KEYN-FM
- Wichita, Kansas; United States;
- Broadcast area: Wichita metropolitan area
- Frequency: 103.7 MHz (HD Radio)
- Branding: 103.7 KEYN

Programming
- Language: English
- Format: Classic hits
- Affiliations: Premiere Networks United Stations Radio Networks

Ownership
- Owner: Audacy, Inc.; (Audacy License, LLC);
- Sister stations: KDGS; KFBZ; KFH; KNSS; KNSS-FM;

History
- First air date: 1967
- Call sign meaning: phonetically similar to "keen" (former brand's target audience)

Technical information
- Licensing authority: FCC
- Facility ID: 53151
- Class: C0
- ERP: 98,000 watts (100,000 with beam tilt)
- HAAT: 307 meters (1,007 ft)
- Transmitter coordinates: 37°48′00″N 97°31′30″W﻿ / ﻿37.800°N 97.525°W

Links
- Public license information: Public file; LMS;
- Webcast: Listen live (via Audacy)
- Website: www.audacy.com/keyn

= KEYN-FM =

KEYN-FM (103.7 MHz) is a radio station operating in Wichita, Kansas, owned by Audacy, Inc. The station broadcasts a classic hits music format, featuring hits from the 1970s and 1980s. The station's studios are located on East Douglas Avenue in East Wichita, while the transmitter is located outside Colwich, Kansas.

==History==
KEYN-FM signed on the air in October 1968 as a Top 40/CHR station, the first stereo FM station west of the Mississippi River. The station was co-owned with KEYN (then at 900 AM, now KSGL), with both stations simulcasting until 1975, when the AM flipped to country. In the 1970s, their studios were located at 2829 North Salina in Wichita. Later, studios were moved to the west end of the Central Heights Shopping Center at Central Avenue and Ridge Road. During that time, the station's identification jingle was "FM 104 KEYN The Rock Of Wichita", and featured a graphic depicting the faces of Mount Rushmore, wearing stereo headphones. In 1974, KEYN AM and KEYN-FM was purchased by Robert Freeman, Lowell Denniston, and Frank Carney. Their AM sister station was sold in 1977, though KEYN-FM would become a sister station to KWBB (1410 AM) shortly thereafter. The station was purchased by TM alum Jimmy Long and country music artist Charley Pride doing business as Long-Pride Broadcasting in 1980; also that year, KEYN (AM) flipped to oldies under new KQAM call letters.

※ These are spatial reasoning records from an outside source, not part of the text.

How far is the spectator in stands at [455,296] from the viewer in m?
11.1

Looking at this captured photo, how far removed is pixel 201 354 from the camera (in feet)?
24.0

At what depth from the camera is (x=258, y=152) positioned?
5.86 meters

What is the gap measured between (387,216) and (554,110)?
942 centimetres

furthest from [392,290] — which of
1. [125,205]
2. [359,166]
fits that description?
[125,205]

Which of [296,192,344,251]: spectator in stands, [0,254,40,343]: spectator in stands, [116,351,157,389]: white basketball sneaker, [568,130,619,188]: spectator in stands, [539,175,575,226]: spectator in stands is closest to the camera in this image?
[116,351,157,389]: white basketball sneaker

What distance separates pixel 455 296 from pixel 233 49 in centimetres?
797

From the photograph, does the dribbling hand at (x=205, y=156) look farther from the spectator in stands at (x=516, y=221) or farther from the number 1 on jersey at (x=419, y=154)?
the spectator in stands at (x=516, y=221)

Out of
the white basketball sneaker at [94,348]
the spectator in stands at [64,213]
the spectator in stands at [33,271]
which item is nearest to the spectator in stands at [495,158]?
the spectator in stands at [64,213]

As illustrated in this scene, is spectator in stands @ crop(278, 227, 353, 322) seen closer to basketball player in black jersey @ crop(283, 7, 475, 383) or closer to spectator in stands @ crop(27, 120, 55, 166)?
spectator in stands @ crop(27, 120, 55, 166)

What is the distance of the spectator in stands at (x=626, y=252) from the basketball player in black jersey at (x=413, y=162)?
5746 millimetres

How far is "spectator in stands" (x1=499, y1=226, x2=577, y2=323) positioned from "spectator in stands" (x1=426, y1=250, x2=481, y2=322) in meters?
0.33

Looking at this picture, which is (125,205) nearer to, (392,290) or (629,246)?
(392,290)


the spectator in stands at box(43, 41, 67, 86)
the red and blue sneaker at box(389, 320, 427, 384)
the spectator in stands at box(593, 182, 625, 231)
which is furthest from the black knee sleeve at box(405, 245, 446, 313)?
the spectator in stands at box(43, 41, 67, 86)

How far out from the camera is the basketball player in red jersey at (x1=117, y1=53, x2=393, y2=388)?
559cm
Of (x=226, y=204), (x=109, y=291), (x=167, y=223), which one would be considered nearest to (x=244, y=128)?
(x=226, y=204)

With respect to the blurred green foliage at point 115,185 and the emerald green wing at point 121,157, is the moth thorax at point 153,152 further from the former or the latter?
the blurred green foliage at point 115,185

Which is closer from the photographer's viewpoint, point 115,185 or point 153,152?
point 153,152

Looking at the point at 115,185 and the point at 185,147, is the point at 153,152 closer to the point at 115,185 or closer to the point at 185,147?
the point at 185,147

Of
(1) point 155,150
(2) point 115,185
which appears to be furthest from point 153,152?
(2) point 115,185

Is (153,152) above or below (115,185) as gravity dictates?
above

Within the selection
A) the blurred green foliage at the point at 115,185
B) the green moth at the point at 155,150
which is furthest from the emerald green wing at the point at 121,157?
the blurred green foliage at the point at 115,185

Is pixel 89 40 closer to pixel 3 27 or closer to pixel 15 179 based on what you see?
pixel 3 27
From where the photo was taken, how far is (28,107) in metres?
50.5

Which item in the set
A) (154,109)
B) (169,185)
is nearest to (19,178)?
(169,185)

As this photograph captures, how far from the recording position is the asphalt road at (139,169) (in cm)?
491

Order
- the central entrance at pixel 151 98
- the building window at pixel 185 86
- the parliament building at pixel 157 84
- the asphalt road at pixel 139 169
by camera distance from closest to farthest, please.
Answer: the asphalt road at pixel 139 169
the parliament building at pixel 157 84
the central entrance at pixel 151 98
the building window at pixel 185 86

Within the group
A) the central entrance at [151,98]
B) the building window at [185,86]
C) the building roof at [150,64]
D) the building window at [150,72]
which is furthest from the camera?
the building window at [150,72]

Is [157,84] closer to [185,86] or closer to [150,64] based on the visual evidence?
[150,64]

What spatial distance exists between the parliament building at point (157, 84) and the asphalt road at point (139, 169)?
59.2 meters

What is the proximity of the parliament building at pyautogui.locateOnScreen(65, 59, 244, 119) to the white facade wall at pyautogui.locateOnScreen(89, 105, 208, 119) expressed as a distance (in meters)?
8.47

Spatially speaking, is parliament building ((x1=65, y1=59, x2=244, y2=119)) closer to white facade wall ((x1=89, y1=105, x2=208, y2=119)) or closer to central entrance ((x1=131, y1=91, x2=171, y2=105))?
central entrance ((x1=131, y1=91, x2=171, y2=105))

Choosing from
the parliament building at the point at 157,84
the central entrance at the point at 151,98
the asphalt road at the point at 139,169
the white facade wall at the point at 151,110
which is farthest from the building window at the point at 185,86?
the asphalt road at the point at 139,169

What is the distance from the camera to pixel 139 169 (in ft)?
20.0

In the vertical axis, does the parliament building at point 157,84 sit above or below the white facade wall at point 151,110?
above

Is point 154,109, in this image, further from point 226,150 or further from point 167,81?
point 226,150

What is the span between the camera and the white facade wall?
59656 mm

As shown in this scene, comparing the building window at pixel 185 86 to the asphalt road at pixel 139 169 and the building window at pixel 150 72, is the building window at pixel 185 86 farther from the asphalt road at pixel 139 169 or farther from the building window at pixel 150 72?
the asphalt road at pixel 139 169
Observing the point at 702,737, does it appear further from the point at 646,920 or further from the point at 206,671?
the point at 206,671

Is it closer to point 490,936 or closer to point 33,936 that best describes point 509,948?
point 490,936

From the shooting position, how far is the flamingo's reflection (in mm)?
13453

During the Top 40/CHR years, KEYN went by a few names, including "104 FM KEYN", "MusicRadio 104 KEYN", "103.7 KEYN", and "Power 104 KEYN".

Long-Pride Broadcasting sold KEYN-FM and their sister station KQAM in 1987 to Aberdeen Communications. On August 30, 1989, at Noon, after almost 22 years of playing the hits, KEYN-FM flipped to oldies as simply "KEYN FM 104". The final song as "Power 104" was "The End of the Innocence" by Don Henley, while the first song under the new format was "Ticket to Ride" by The Beatles. Aberdeen allowed their company to go to receivership in 1991, and was bought by Clear Channel Communications the following year. Throughout the late 1990s and 2000s, KEYN's format gradually evolved to Classic Hits. It previously used the slogans as "Good Time Oldies", "Wichita's Fun Oldies", and "The Greatest Hits of All Time". Their current slogan is "Greatest Hits 103.7 KEYN". Triathlon Broadcasting bought the station in 1994; Entercom (now Audacy) bought KEYN-FM in February 2000.

In early 2015, the station moved from the Brittany Place Shopping Center at East 21st Street and North Woodlawn Avenue to the Ruffin Building at 9111 East Douglas, formerly the Pizza Hut headquarters.